Calling AllPaths on the root node will give you what you need, and you can improve the running time for nontrivial DAGs by caching the result of AllPaths on each node, so you only need to compute it once rather than once per distinct path that includes it.

So while @akappa's Pseudo was a good start, it took me awhile to understand how to make it work, if anyone else comes across this post here's how I did it:

public ArrayList<ArrayList<Node>> searchAll() {
    try {
        BufferedWriter out = new BufferedWriter(new FileWriter("output.txt"));
        //Gets Nodes from Hashmap and puts them into Queue
        for (Node key : paths.adjacencies.keySet()) {
            queue.addToQueue(new QueueItem(key.chemName, new ArrayList<Node>()));
        }
        while (queue.getSize() > 0) {
            QueueItem queueItem = queue.getFromQueue();
            Node node = paths.getNodeFromGraph(queueItem.getNodeId());
            if (node != null) {
                findRelationAll(node, queueItem, out);
            }
        }
        System.out.println("Cycle complete: Number of Edges: [" + resultHistoryAll.size() + "]");
        out.close();
    } catch (IOException e) {
    }
    return resultHistoryAll;

}

public void findRelationAll(Node node, QueueItem queueItem, BufferedWriter out) {
    if (!foundRelation) {
        StringTokenizer st = new StringTokenizer(paths.getAdjacentString(node), ",");
        while (st.hasMoreTokens()) {
            String child = st.nextToken();
            ArrayList<Node> history = new ArrayList<Node>();
            //Gets previous Nodes
            history.addAll(queueItem.getHistoryPath());
            //Makes sure path is unique
            if (history.contains(node)) {
                System.out.println("[" + counter2 + "]: Cyclic");
                counter2++;
                continue;
            }
            history.add(node);
            resultHistory = history;
            queue.addToQueue(new QueueItem(child, history));
            if (!(inList(resultHistory, resultHistoryAll))) {
                resultHistoryAll.add(resultHistory);
                try {
                    out.write("[" + counter + "]: " + resultHistory.toString());
                    out.newLine();
                    out.newLine();
                } catch (IOException e) {
                }
                System.out.println("[" + counter + "]: " + resultHistory.toString());
                counter++;
            } else {
                System.out.println("[" + counter3 + "]: InList");
                counter3++;
            }

        }
    }
}
//This checks path isn't in List already
public boolean inList(ArrayList<Node> resultHistory, ArrayList<ArrayList<Node>> allPaths) {
    for (int i = 0; i < allPaths.size(); i++) {
        if (allPaths.get(i).equals(resultHistory)) {
            return true;
        }
    }
    return false;
}

}

The above code does a few extra things that you might not want:

  • It writes pathways to a text file as a list of nodes + it's counter value.
  • Makes sure the path doesn't cross the same node twice
  • Makes sure no two pathways are the same in the final list (in normal circumstances this is unnecessary work)

The QueueItem object is just a way to store the previously visited nodes.

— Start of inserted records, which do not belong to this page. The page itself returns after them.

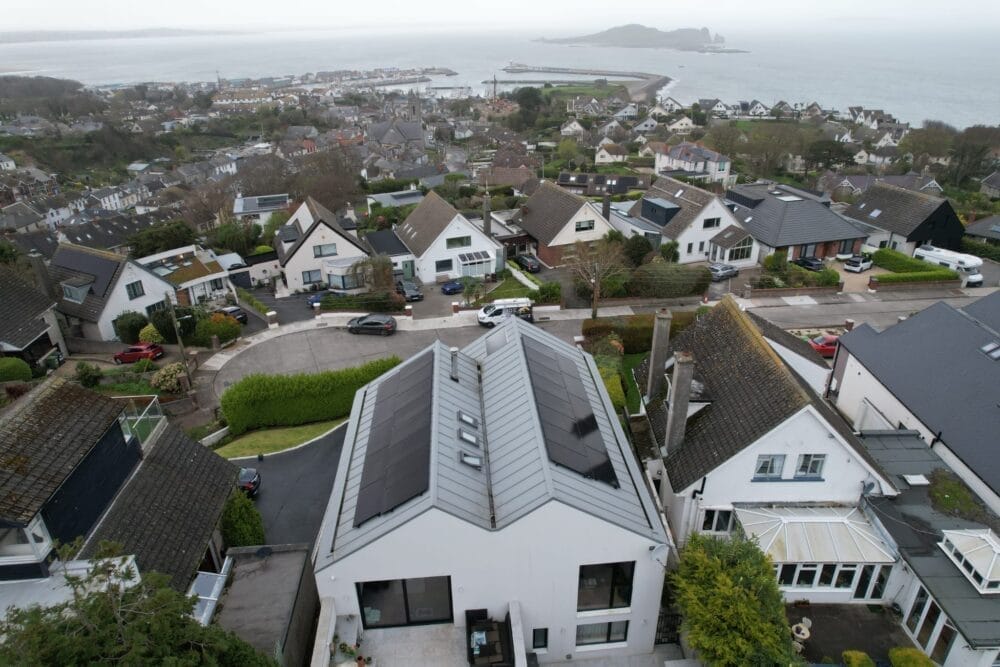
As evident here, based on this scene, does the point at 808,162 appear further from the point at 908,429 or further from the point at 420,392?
the point at 420,392

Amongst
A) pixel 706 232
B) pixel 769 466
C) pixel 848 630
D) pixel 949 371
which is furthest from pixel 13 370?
pixel 706 232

It's part of nemanja's code, which is what my code was based off.

Hat tip to him, akappa (for the most efficient answer), and jacobm (for finding a solution like my original code, and explaining it's limitations).

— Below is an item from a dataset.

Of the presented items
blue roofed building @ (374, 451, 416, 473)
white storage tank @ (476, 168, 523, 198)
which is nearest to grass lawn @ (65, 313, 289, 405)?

Incase anyone's actually interested in the work; I'm currently processing over 5 million pathways, of which 60,000 are unique pathways between 900 chemicals. And that's just 1,2,3 or 4 chemical pathways... Biology is complicated.

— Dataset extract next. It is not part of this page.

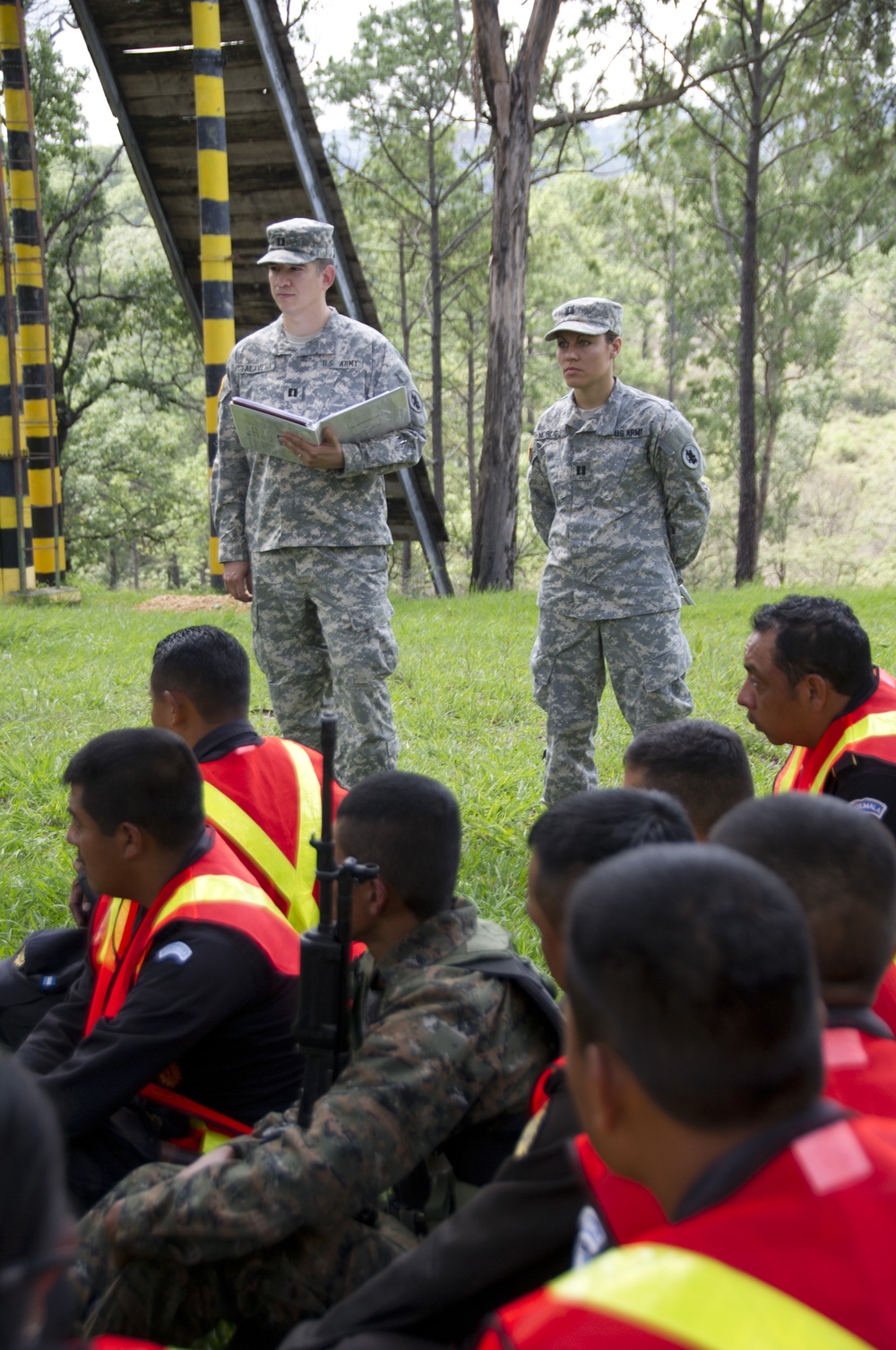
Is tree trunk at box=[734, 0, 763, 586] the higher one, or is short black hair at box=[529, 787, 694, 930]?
tree trunk at box=[734, 0, 763, 586]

EDIT and Warning: IF anyone is handling huge reams of data like me, windows 7 - or at least my machine - throws a shit fit and closes the program after an ArrayList > 63,000 objects, regardless of how you arrange the pointers. The solution I started with was after 60,000 objects, restarting the list while adding everything to CSV. This led to some duplicates between list iteration, and should ultimately be surpassed by my moving to linux tomorrow!